| Exercise instructions |
Here the job is to repeat the listing exactly, but not the pictures in it.

| Records provided |
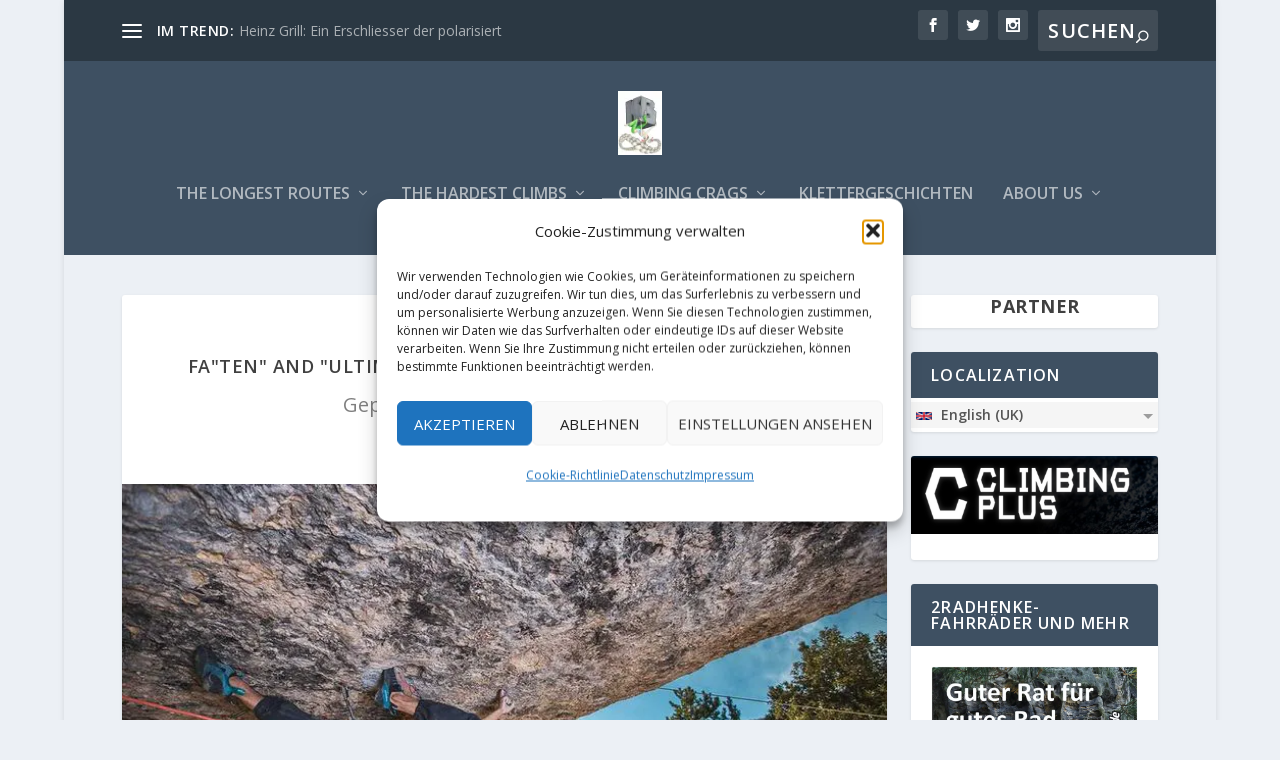

--- FILE ---
content_type: text/html; charset=utf-8
request_url: https://www.google.com/recaptcha/api2/aframe
body_size: 267
content:
<!DOCTYPE HTML><html><head><meta http-equiv="content-type" content="text/html; charset=UTF-8"></head><body><script nonce="Rq2DnxAWmnXfG_xpX8Taug">/** Anti-fraud and anti-abuse applications only. See google.com/recaptcha */ try{var clients={'sodar':'https://pagead2.googlesyndication.com/pagead/sodar?'};window.addEventListener("message",function(a){try{if(a.source===window.parent){var b=JSON.parse(a.data);var c=clients[b['id']];if(c){var d=document.createElement('img');d.src=c+b['params']+'&rc='+(localStorage.getItem("rc::a")?sessionStorage.getItem("rc::b"):"");window.document.body.appendChild(d);sessionStorage.setItem("rc::e",parseInt(sessionStorage.getItem("rc::e")||0)+1);localStorage.setItem("rc::h",'1768839613558');}}}catch(b){}});window.parent.postMessage("_grecaptcha_ready", "*");}catch(b){}</script></body></html>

| Exercise result |
--- FILE ---
content_type: text/html; charset=utf-8
request_url: https://www.google.com/recaptcha/api2/aframe
body_size: 267
content:
<!DOCTYPE HTML><html><head><meta http-equiv="content-type" content="text/html; charset=UTF-8"></head><body><script nonce="Rq2DnxAWmnXfG_xpX8Taug">/** Anti-fraud and anti-abuse applications only. See google.com/recaptcha */ try{var clients={'sodar':'https://pagead2.googlesyndication.com/pagead/sodar?'};window.addEventListener("message",function(a){try{if(a.source===window.parent){var b=JSON.parse(a.data);var c=clients[b['id']];if(c){var d=document.createElement('img');d.src=c+b['params']+'&rc='+(localStorage.getItem("rc::a")?sessionStorage.getItem("rc::b"):"");window.document.body.appendChild(d);sessionStorage.setItem("rc::e",parseInt(sessionStorage.getItem("rc::e")||0)+1);localStorage.setItem("rc::h",'1768839613558');}}}catch(b){}});window.parent.postMessage("_grecaptcha_ready", "*");}catch(b){}</script></body></html>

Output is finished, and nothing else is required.